Dale Wolfley, a teammate of Turner’s at WVU, put together the event that Turner hopes will become an annual opportunity to reunite with Mountaineers of the past. Turner says another of his former teammates, Rich Rodriguez, was not so welcoming in recent years at West Virginia.

“Before, it was really hard to come back and get a ticket or come back and have coaches actually want you back. Especially during the Rodriguez time, it was kind of tough,” he says. “It wasn’t too bad, but you didn’t feel as welcome as you do this time around. I think they should recognize the guys who helped build that program into what it is today and realize some of our blood and some of our bones are on that field, too.”

In addition to the former players on hand in April, Turner had the chance to see his former head coach. A man he had both admired and resented in the few years he spent with the Mountaineers. Turner says there were no hard feelings between the two, and the past is the past.

“You really can’t carry all that baggage with you,” he says. “We spoke to each other, we hugged one another at the Old Timers’ game and let’s put it this way: I’ve forgiven, but I haven’t forgotten.”

He also has not forgotten the good times at West Virginia, and on Sunday, his son will have the chance to experience those positive experiences at his alma mater. Turner asked Landon not to tell him his choice so that he could honestly tell people that he had no idea what that decision would be. His top three are North Carolina, Virginia Tech and West Virginia. He knows no matter what school he picks, he will have his father’s full support.

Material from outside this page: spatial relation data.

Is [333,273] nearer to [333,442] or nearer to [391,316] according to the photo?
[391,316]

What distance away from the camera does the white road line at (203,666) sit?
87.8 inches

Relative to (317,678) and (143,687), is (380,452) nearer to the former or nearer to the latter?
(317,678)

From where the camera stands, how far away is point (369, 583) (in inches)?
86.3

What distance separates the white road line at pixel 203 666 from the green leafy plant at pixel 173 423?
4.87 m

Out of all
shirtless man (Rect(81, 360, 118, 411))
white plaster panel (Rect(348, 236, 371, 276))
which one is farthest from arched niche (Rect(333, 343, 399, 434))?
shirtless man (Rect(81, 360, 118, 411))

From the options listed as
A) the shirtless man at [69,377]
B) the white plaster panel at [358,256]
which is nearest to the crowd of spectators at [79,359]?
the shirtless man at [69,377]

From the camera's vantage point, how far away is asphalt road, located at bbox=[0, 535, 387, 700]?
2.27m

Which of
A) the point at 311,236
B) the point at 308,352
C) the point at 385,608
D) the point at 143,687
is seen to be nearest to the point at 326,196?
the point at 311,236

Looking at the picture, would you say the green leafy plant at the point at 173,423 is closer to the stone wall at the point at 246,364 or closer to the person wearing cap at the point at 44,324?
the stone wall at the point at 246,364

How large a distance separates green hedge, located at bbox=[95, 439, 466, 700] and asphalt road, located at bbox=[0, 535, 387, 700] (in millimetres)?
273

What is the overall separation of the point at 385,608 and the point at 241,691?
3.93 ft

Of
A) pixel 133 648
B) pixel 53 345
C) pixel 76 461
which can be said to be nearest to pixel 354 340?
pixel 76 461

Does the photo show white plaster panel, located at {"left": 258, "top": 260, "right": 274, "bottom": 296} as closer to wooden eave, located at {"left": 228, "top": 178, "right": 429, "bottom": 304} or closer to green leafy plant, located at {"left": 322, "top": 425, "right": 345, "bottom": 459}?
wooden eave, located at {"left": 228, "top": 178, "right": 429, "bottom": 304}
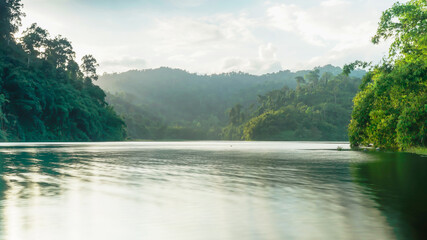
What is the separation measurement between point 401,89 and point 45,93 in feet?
291

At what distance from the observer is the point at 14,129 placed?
88062 mm

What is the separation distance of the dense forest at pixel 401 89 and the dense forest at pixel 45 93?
228ft

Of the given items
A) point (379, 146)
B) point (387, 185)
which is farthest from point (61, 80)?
point (387, 185)

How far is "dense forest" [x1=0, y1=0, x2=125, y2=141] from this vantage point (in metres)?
91.4

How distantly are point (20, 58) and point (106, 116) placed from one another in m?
29.6

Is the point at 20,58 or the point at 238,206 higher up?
the point at 20,58

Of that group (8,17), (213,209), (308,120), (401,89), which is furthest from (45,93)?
(308,120)

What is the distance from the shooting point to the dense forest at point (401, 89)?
2934 cm

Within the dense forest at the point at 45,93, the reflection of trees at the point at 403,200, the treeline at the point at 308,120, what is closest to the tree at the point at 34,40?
the dense forest at the point at 45,93

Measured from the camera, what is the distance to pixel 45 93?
98.9 m

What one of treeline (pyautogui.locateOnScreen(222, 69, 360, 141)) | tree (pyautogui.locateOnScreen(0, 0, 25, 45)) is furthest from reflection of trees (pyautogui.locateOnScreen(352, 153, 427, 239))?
treeline (pyautogui.locateOnScreen(222, 69, 360, 141))

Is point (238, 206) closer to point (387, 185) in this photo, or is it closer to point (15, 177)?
point (387, 185)

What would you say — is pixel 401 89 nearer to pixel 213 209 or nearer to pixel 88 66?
pixel 213 209

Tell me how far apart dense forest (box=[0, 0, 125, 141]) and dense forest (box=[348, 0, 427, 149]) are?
6945 centimetres
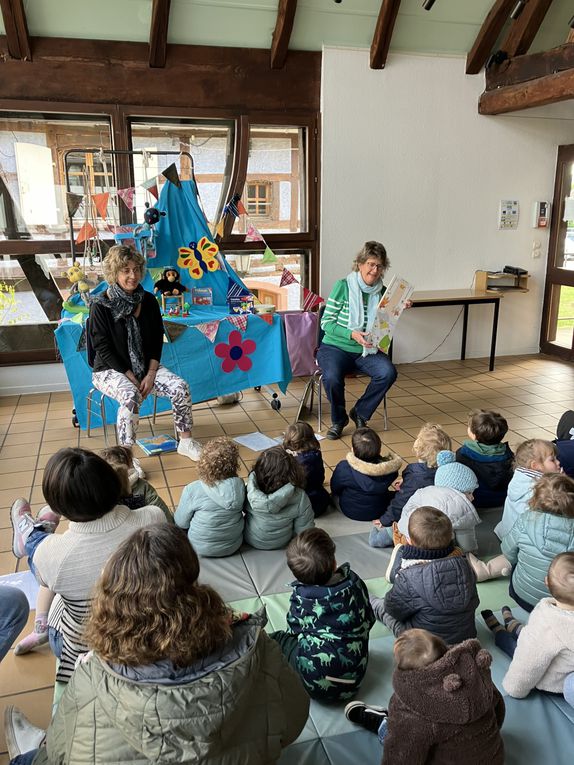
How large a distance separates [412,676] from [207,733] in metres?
0.45

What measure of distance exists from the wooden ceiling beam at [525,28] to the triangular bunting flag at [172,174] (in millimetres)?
3169

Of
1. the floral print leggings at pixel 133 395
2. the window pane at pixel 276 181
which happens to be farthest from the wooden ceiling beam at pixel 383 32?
the floral print leggings at pixel 133 395

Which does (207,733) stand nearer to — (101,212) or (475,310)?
(101,212)

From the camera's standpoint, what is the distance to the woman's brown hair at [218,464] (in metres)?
2.41

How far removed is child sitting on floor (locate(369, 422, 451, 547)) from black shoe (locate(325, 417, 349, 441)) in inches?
50.0

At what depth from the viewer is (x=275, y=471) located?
7.84 ft

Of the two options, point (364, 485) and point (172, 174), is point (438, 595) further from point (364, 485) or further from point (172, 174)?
point (172, 174)

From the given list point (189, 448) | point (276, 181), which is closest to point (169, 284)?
point (189, 448)

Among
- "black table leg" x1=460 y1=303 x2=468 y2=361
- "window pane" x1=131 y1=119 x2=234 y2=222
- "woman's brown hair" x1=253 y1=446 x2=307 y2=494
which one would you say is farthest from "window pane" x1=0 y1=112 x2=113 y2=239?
"black table leg" x1=460 y1=303 x2=468 y2=361

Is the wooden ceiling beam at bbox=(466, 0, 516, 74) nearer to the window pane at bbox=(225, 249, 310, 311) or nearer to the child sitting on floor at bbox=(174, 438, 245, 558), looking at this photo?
the window pane at bbox=(225, 249, 310, 311)

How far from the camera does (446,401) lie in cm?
474

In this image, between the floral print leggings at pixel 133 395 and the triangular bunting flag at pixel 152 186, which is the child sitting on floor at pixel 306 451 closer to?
the floral print leggings at pixel 133 395

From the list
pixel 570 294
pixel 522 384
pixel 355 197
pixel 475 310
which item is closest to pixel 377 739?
pixel 522 384

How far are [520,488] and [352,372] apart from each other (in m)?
1.92
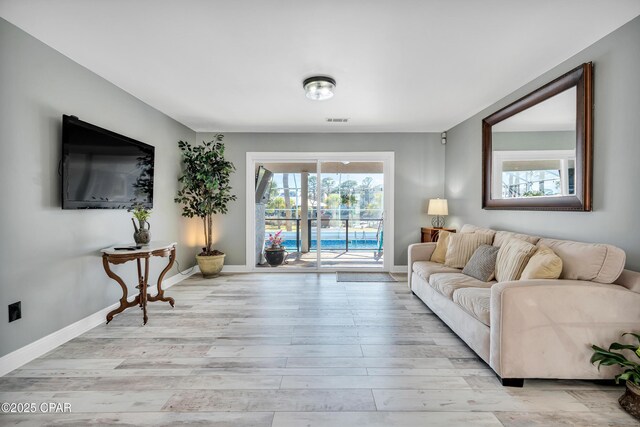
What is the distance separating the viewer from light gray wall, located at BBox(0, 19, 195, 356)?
1905 millimetres

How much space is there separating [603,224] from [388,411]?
2.12 metres

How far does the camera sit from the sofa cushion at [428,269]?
2.97 m

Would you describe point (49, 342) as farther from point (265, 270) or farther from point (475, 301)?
point (475, 301)

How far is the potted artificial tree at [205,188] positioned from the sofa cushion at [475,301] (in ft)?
11.4

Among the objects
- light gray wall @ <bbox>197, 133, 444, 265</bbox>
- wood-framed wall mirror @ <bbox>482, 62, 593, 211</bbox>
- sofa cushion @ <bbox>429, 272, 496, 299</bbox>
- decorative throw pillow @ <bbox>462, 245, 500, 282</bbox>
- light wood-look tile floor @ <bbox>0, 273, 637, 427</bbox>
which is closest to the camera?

“I’ve definitely talked to him about it, but I always told him that he’s the one who has to stay there four years, so it’s his decision,” says West. “I’m still going to be just as proud of him no matter where he goes, but it would be a bonus if he went to West Virginia.

“He’s a really good kid and a good student and I told him that all he needs to do is do everything the exact opposite of what I did and he’ll be fine.”

Mountaineers fans, of course, will hope one thing he does exactly the same as his father is to choose WVU when he makes his announcement Sunday afternoon.